Jeffrey, who resides in Calgary, is attending the University of Calgary and Irvine, who is studying medicine at University of Limerick in Ireland, had been doing long distance for 16 months of their three-year relationship.
“I used to think I couldn’t do it without him but what’s really cool is he hasn’t pulled me along,” Jeffrey said. “I don’t depend on him, he’s just showed me what I’m capable of doing.”
Using Skype, FaceTime, Google Chat, and WhatsApp (an international texting app, using only Wifi) was their saving grace. According to Jeffrey, the relationship may not have happened at all if it weren’t for these technological advances.
“It’s kind of a benefit doing long, long distance, than short, long distance, because I always know the exact time and date that I will see Andrew next, and I’m never disappointed if I don’t see him sooner than that,” she said.
They talk every day to stay connected, even if just for a minute or two to say hello or goodnight. FaceTime is her favourite to have the visual and audio connection as opposed to just texting.

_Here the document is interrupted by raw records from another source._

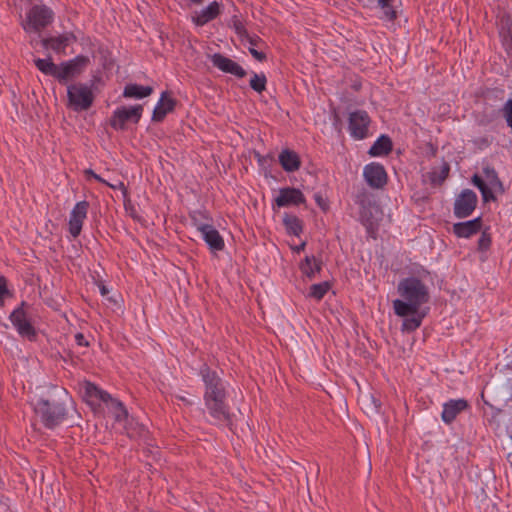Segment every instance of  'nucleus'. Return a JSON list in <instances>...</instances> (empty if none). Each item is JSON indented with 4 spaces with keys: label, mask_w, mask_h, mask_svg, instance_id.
Here are the masks:
<instances>
[{
    "label": "nucleus",
    "mask_w": 512,
    "mask_h": 512,
    "mask_svg": "<svg viewBox=\"0 0 512 512\" xmlns=\"http://www.w3.org/2000/svg\"><path fill=\"white\" fill-rule=\"evenodd\" d=\"M199 374L205 385L204 403L213 423L234 431L233 415L227 404V391L223 380L207 364L201 366Z\"/></svg>",
    "instance_id": "f257e3e1"
},
{
    "label": "nucleus",
    "mask_w": 512,
    "mask_h": 512,
    "mask_svg": "<svg viewBox=\"0 0 512 512\" xmlns=\"http://www.w3.org/2000/svg\"><path fill=\"white\" fill-rule=\"evenodd\" d=\"M397 292L402 299L393 301L394 313L399 317L416 314L420 307L430 300L427 285L417 277L402 279L397 286Z\"/></svg>",
    "instance_id": "f03ea898"
},
{
    "label": "nucleus",
    "mask_w": 512,
    "mask_h": 512,
    "mask_svg": "<svg viewBox=\"0 0 512 512\" xmlns=\"http://www.w3.org/2000/svg\"><path fill=\"white\" fill-rule=\"evenodd\" d=\"M68 393L65 389L58 390L55 395L41 397L34 406L35 415L47 429H55L68 417Z\"/></svg>",
    "instance_id": "7ed1b4c3"
},
{
    "label": "nucleus",
    "mask_w": 512,
    "mask_h": 512,
    "mask_svg": "<svg viewBox=\"0 0 512 512\" xmlns=\"http://www.w3.org/2000/svg\"><path fill=\"white\" fill-rule=\"evenodd\" d=\"M89 62V58L85 55H78L71 60L61 62L59 65L53 62L51 56L45 59H34V64L40 72L55 78L63 85L78 77L88 66Z\"/></svg>",
    "instance_id": "20e7f679"
},
{
    "label": "nucleus",
    "mask_w": 512,
    "mask_h": 512,
    "mask_svg": "<svg viewBox=\"0 0 512 512\" xmlns=\"http://www.w3.org/2000/svg\"><path fill=\"white\" fill-rule=\"evenodd\" d=\"M482 173L485 180L478 174L472 176V183L480 190L483 201H496L494 191L500 194L505 192L503 182L500 180L497 171L489 163H483Z\"/></svg>",
    "instance_id": "39448f33"
},
{
    "label": "nucleus",
    "mask_w": 512,
    "mask_h": 512,
    "mask_svg": "<svg viewBox=\"0 0 512 512\" xmlns=\"http://www.w3.org/2000/svg\"><path fill=\"white\" fill-rule=\"evenodd\" d=\"M53 20V11L45 5H34L28 11L26 20L22 23L23 29L30 32H40Z\"/></svg>",
    "instance_id": "423d86ee"
},
{
    "label": "nucleus",
    "mask_w": 512,
    "mask_h": 512,
    "mask_svg": "<svg viewBox=\"0 0 512 512\" xmlns=\"http://www.w3.org/2000/svg\"><path fill=\"white\" fill-rule=\"evenodd\" d=\"M69 106L75 111L88 110L94 101L91 87L86 84H71L67 87Z\"/></svg>",
    "instance_id": "0eeeda50"
},
{
    "label": "nucleus",
    "mask_w": 512,
    "mask_h": 512,
    "mask_svg": "<svg viewBox=\"0 0 512 512\" xmlns=\"http://www.w3.org/2000/svg\"><path fill=\"white\" fill-rule=\"evenodd\" d=\"M27 307V302L22 301L20 306L12 311L9 319L21 337L32 341L35 340L37 333L27 316V312L25 310Z\"/></svg>",
    "instance_id": "6e6552de"
},
{
    "label": "nucleus",
    "mask_w": 512,
    "mask_h": 512,
    "mask_svg": "<svg viewBox=\"0 0 512 512\" xmlns=\"http://www.w3.org/2000/svg\"><path fill=\"white\" fill-rule=\"evenodd\" d=\"M206 218V216L199 212L197 215L192 216L194 226L198 231L201 232L202 237L211 251H222L225 247L224 239L211 224L202 223L198 220V217Z\"/></svg>",
    "instance_id": "1a4fd4ad"
},
{
    "label": "nucleus",
    "mask_w": 512,
    "mask_h": 512,
    "mask_svg": "<svg viewBox=\"0 0 512 512\" xmlns=\"http://www.w3.org/2000/svg\"><path fill=\"white\" fill-rule=\"evenodd\" d=\"M143 113V106L138 104L131 107H119L110 118V126L115 130H124L127 122L137 124Z\"/></svg>",
    "instance_id": "9d476101"
},
{
    "label": "nucleus",
    "mask_w": 512,
    "mask_h": 512,
    "mask_svg": "<svg viewBox=\"0 0 512 512\" xmlns=\"http://www.w3.org/2000/svg\"><path fill=\"white\" fill-rule=\"evenodd\" d=\"M478 198L471 189H464L455 199L453 212L457 218L469 217L477 206Z\"/></svg>",
    "instance_id": "9b49d317"
},
{
    "label": "nucleus",
    "mask_w": 512,
    "mask_h": 512,
    "mask_svg": "<svg viewBox=\"0 0 512 512\" xmlns=\"http://www.w3.org/2000/svg\"><path fill=\"white\" fill-rule=\"evenodd\" d=\"M370 117L365 110H356L349 115L350 134L355 139H364L368 135Z\"/></svg>",
    "instance_id": "f8f14e48"
},
{
    "label": "nucleus",
    "mask_w": 512,
    "mask_h": 512,
    "mask_svg": "<svg viewBox=\"0 0 512 512\" xmlns=\"http://www.w3.org/2000/svg\"><path fill=\"white\" fill-rule=\"evenodd\" d=\"M367 184L374 189H381L387 184V173L383 165L377 162L367 164L363 169Z\"/></svg>",
    "instance_id": "ddd939ff"
},
{
    "label": "nucleus",
    "mask_w": 512,
    "mask_h": 512,
    "mask_svg": "<svg viewBox=\"0 0 512 512\" xmlns=\"http://www.w3.org/2000/svg\"><path fill=\"white\" fill-rule=\"evenodd\" d=\"M89 203L87 201L77 202L72 209L69 217V233L74 237H78L82 230V225L87 217Z\"/></svg>",
    "instance_id": "4468645a"
},
{
    "label": "nucleus",
    "mask_w": 512,
    "mask_h": 512,
    "mask_svg": "<svg viewBox=\"0 0 512 512\" xmlns=\"http://www.w3.org/2000/svg\"><path fill=\"white\" fill-rule=\"evenodd\" d=\"M212 64L224 73H228L236 76L237 78H244L247 75L245 69L240 66L237 62L222 55L221 53H215L211 56Z\"/></svg>",
    "instance_id": "2eb2a0df"
},
{
    "label": "nucleus",
    "mask_w": 512,
    "mask_h": 512,
    "mask_svg": "<svg viewBox=\"0 0 512 512\" xmlns=\"http://www.w3.org/2000/svg\"><path fill=\"white\" fill-rule=\"evenodd\" d=\"M305 202L306 198L302 191L294 187L281 188L279 195L275 198L278 207L298 206Z\"/></svg>",
    "instance_id": "dca6fc26"
},
{
    "label": "nucleus",
    "mask_w": 512,
    "mask_h": 512,
    "mask_svg": "<svg viewBox=\"0 0 512 512\" xmlns=\"http://www.w3.org/2000/svg\"><path fill=\"white\" fill-rule=\"evenodd\" d=\"M176 104V99L171 96L169 91L162 92L153 110L152 121L157 123L162 122L168 113L174 111Z\"/></svg>",
    "instance_id": "f3484780"
},
{
    "label": "nucleus",
    "mask_w": 512,
    "mask_h": 512,
    "mask_svg": "<svg viewBox=\"0 0 512 512\" xmlns=\"http://www.w3.org/2000/svg\"><path fill=\"white\" fill-rule=\"evenodd\" d=\"M468 408L469 403L467 400L463 398L451 399L444 403L441 418L444 423L451 424L461 412Z\"/></svg>",
    "instance_id": "a211bd4d"
},
{
    "label": "nucleus",
    "mask_w": 512,
    "mask_h": 512,
    "mask_svg": "<svg viewBox=\"0 0 512 512\" xmlns=\"http://www.w3.org/2000/svg\"><path fill=\"white\" fill-rule=\"evenodd\" d=\"M75 41L76 37L73 33H64L56 37L44 38L41 43L45 49H51L61 54L65 53V49Z\"/></svg>",
    "instance_id": "6ab92c4d"
},
{
    "label": "nucleus",
    "mask_w": 512,
    "mask_h": 512,
    "mask_svg": "<svg viewBox=\"0 0 512 512\" xmlns=\"http://www.w3.org/2000/svg\"><path fill=\"white\" fill-rule=\"evenodd\" d=\"M482 228L481 217L465 222H458L453 225V233L459 238H469L477 234Z\"/></svg>",
    "instance_id": "aec40b11"
},
{
    "label": "nucleus",
    "mask_w": 512,
    "mask_h": 512,
    "mask_svg": "<svg viewBox=\"0 0 512 512\" xmlns=\"http://www.w3.org/2000/svg\"><path fill=\"white\" fill-rule=\"evenodd\" d=\"M220 14V4L217 1L211 2L207 7L203 8L195 16L193 22L197 26H204L208 22L216 19Z\"/></svg>",
    "instance_id": "412c9836"
},
{
    "label": "nucleus",
    "mask_w": 512,
    "mask_h": 512,
    "mask_svg": "<svg viewBox=\"0 0 512 512\" xmlns=\"http://www.w3.org/2000/svg\"><path fill=\"white\" fill-rule=\"evenodd\" d=\"M279 163L286 172H295L301 166L299 155L290 149H284L279 154Z\"/></svg>",
    "instance_id": "4be33fe9"
},
{
    "label": "nucleus",
    "mask_w": 512,
    "mask_h": 512,
    "mask_svg": "<svg viewBox=\"0 0 512 512\" xmlns=\"http://www.w3.org/2000/svg\"><path fill=\"white\" fill-rule=\"evenodd\" d=\"M322 260L315 256H306L300 263L301 272L310 280L314 279L316 274L320 273L322 269Z\"/></svg>",
    "instance_id": "5701e85b"
},
{
    "label": "nucleus",
    "mask_w": 512,
    "mask_h": 512,
    "mask_svg": "<svg viewBox=\"0 0 512 512\" xmlns=\"http://www.w3.org/2000/svg\"><path fill=\"white\" fill-rule=\"evenodd\" d=\"M499 35L507 48H512V16L503 14L499 22Z\"/></svg>",
    "instance_id": "b1692460"
},
{
    "label": "nucleus",
    "mask_w": 512,
    "mask_h": 512,
    "mask_svg": "<svg viewBox=\"0 0 512 512\" xmlns=\"http://www.w3.org/2000/svg\"><path fill=\"white\" fill-rule=\"evenodd\" d=\"M393 148L392 140L387 135H381L374 144L370 147L368 154L370 156H384L388 155Z\"/></svg>",
    "instance_id": "393cba45"
},
{
    "label": "nucleus",
    "mask_w": 512,
    "mask_h": 512,
    "mask_svg": "<svg viewBox=\"0 0 512 512\" xmlns=\"http://www.w3.org/2000/svg\"><path fill=\"white\" fill-rule=\"evenodd\" d=\"M153 88L151 86H142L138 84H127L124 87L123 97L142 99L152 94Z\"/></svg>",
    "instance_id": "a878e982"
},
{
    "label": "nucleus",
    "mask_w": 512,
    "mask_h": 512,
    "mask_svg": "<svg viewBox=\"0 0 512 512\" xmlns=\"http://www.w3.org/2000/svg\"><path fill=\"white\" fill-rule=\"evenodd\" d=\"M233 28L236 32V34L241 38V40H246L249 42L250 45L257 46L259 42H261V39L254 35L251 36L247 29L245 28L244 24L238 19V17L235 15L232 18Z\"/></svg>",
    "instance_id": "bb28decb"
},
{
    "label": "nucleus",
    "mask_w": 512,
    "mask_h": 512,
    "mask_svg": "<svg viewBox=\"0 0 512 512\" xmlns=\"http://www.w3.org/2000/svg\"><path fill=\"white\" fill-rule=\"evenodd\" d=\"M283 224L290 235L299 236L303 231L302 221L296 215L285 213Z\"/></svg>",
    "instance_id": "cd10ccee"
},
{
    "label": "nucleus",
    "mask_w": 512,
    "mask_h": 512,
    "mask_svg": "<svg viewBox=\"0 0 512 512\" xmlns=\"http://www.w3.org/2000/svg\"><path fill=\"white\" fill-rule=\"evenodd\" d=\"M425 315L426 312H420V310H418L416 314H409L404 317L405 319L402 322V331L413 332L418 329L421 326Z\"/></svg>",
    "instance_id": "c85d7f7f"
},
{
    "label": "nucleus",
    "mask_w": 512,
    "mask_h": 512,
    "mask_svg": "<svg viewBox=\"0 0 512 512\" xmlns=\"http://www.w3.org/2000/svg\"><path fill=\"white\" fill-rule=\"evenodd\" d=\"M450 172V165L444 161L438 169H433L429 173V179L431 184L440 186L448 178Z\"/></svg>",
    "instance_id": "c756f323"
},
{
    "label": "nucleus",
    "mask_w": 512,
    "mask_h": 512,
    "mask_svg": "<svg viewBox=\"0 0 512 512\" xmlns=\"http://www.w3.org/2000/svg\"><path fill=\"white\" fill-rule=\"evenodd\" d=\"M330 288L331 285L328 281L313 284L310 287L309 296L316 300H321L326 295Z\"/></svg>",
    "instance_id": "7c9ffc66"
},
{
    "label": "nucleus",
    "mask_w": 512,
    "mask_h": 512,
    "mask_svg": "<svg viewBox=\"0 0 512 512\" xmlns=\"http://www.w3.org/2000/svg\"><path fill=\"white\" fill-rule=\"evenodd\" d=\"M379 7L383 10L384 17L388 21H394L397 18V12L393 7L394 0H376Z\"/></svg>",
    "instance_id": "2f4dec72"
},
{
    "label": "nucleus",
    "mask_w": 512,
    "mask_h": 512,
    "mask_svg": "<svg viewBox=\"0 0 512 512\" xmlns=\"http://www.w3.org/2000/svg\"><path fill=\"white\" fill-rule=\"evenodd\" d=\"M267 78L264 73H254L250 79V87L257 93H262L266 90Z\"/></svg>",
    "instance_id": "473e14b6"
},
{
    "label": "nucleus",
    "mask_w": 512,
    "mask_h": 512,
    "mask_svg": "<svg viewBox=\"0 0 512 512\" xmlns=\"http://www.w3.org/2000/svg\"><path fill=\"white\" fill-rule=\"evenodd\" d=\"M113 407L115 408V420L122 421L128 417V411L120 401H114Z\"/></svg>",
    "instance_id": "72a5a7b5"
},
{
    "label": "nucleus",
    "mask_w": 512,
    "mask_h": 512,
    "mask_svg": "<svg viewBox=\"0 0 512 512\" xmlns=\"http://www.w3.org/2000/svg\"><path fill=\"white\" fill-rule=\"evenodd\" d=\"M507 125L512 129V98L508 99L502 108Z\"/></svg>",
    "instance_id": "f704fd0d"
},
{
    "label": "nucleus",
    "mask_w": 512,
    "mask_h": 512,
    "mask_svg": "<svg viewBox=\"0 0 512 512\" xmlns=\"http://www.w3.org/2000/svg\"><path fill=\"white\" fill-rule=\"evenodd\" d=\"M354 201L356 204H358L359 206L361 207H366V205L368 204L369 202V196H368V193L367 191L362 188L361 190H359L356 194H355V197H354Z\"/></svg>",
    "instance_id": "c9c22d12"
},
{
    "label": "nucleus",
    "mask_w": 512,
    "mask_h": 512,
    "mask_svg": "<svg viewBox=\"0 0 512 512\" xmlns=\"http://www.w3.org/2000/svg\"><path fill=\"white\" fill-rule=\"evenodd\" d=\"M491 245V236L487 232H482L479 240H478V249L480 251H486L489 249Z\"/></svg>",
    "instance_id": "e433bc0d"
},
{
    "label": "nucleus",
    "mask_w": 512,
    "mask_h": 512,
    "mask_svg": "<svg viewBox=\"0 0 512 512\" xmlns=\"http://www.w3.org/2000/svg\"><path fill=\"white\" fill-rule=\"evenodd\" d=\"M10 294L7 287V280L4 276H0V307L4 306V299Z\"/></svg>",
    "instance_id": "4c0bfd02"
},
{
    "label": "nucleus",
    "mask_w": 512,
    "mask_h": 512,
    "mask_svg": "<svg viewBox=\"0 0 512 512\" xmlns=\"http://www.w3.org/2000/svg\"><path fill=\"white\" fill-rule=\"evenodd\" d=\"M85 395L89 398L96 399L98 396V393H100V388H98L95 384L91 382H86L85 386Z\"/></svg>",
    "instance_id": "58836bf2"
},
{
    "label": "nucleus",
    "mask_w": 512,
    "mask_h": 512,
    "mask_svg": "<svg viewBox=\"0 0 512 512\" xmlns=\"http://www.w3.org/2000/svg\"><path fill=\"white\" fill-rule=\"evenodd\" d=\"M249 52L256 60L260 62L265 61L267 58L264 52L256 50V46L251 45V47H249Z\"/></svg>",
    "instance_id": "ea45409f"
},
{
    "label": "nucleus",
    "mask_w": 512,
    "mask_h": 512,
    "mask_svg": "<svg viewBox=\"0 0 512 512\" xmlns=\"http://www.w3.org/2000/svg\"><path fill=\"white\" fill-rule=\"evenodd\" d=\"M102 183L114 190L120 189L123 192L124 196L127 195V187L125 186V184L122 181H118L117 183H110L105 180V182H102Z\"/></svg>",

“It’s funny because sometimes I wonder, ‘Am I more in a relationship with my phone than I am with Andrew?’ Because really, it could be a robot just texting me back, and fulfilling those needs, so that’s why I think its so vital to have that actually FaceTime where you’re seeing each other and hearing each others voices.”
There’s an independency to long distance, which can be nice at times, however, those moments can lead to insecurity and jealousy if not discussed. Irvine was living with two roommates in Ireland, one of whom was a female.
“I just get this jealously factor, that she’s living with him, but not in a romantic sense,” Jeffrey explained. “I’m jealous that she gets to spend the time with him that I wish I could.”
Time and distance, however, took their toll, the largest factor in the two parting ways this summer.
“When you’re away from someone for so long, you forget what it’s like to be with them,” Jeffrey says.
Although the distance posed a challenge, Jeffrey offered a piece of advice for those who may be attempting such a feat in the future.
“It’s really the little things that count. From sending flowers on a random Thursday, just to saying, ‘I love you’, or making up special holidays like half birthdays, and making cards/giving gifts for things like that… the little things really go a long way.”
Editor’s Note: An earlier version of this article incorrectly stated Saint Francis Xavier University was located in Halifax. The university is located in Antigonish, and the article has been updated.
Also, the name Lana is a pseudonym to protect the woman’s privacy.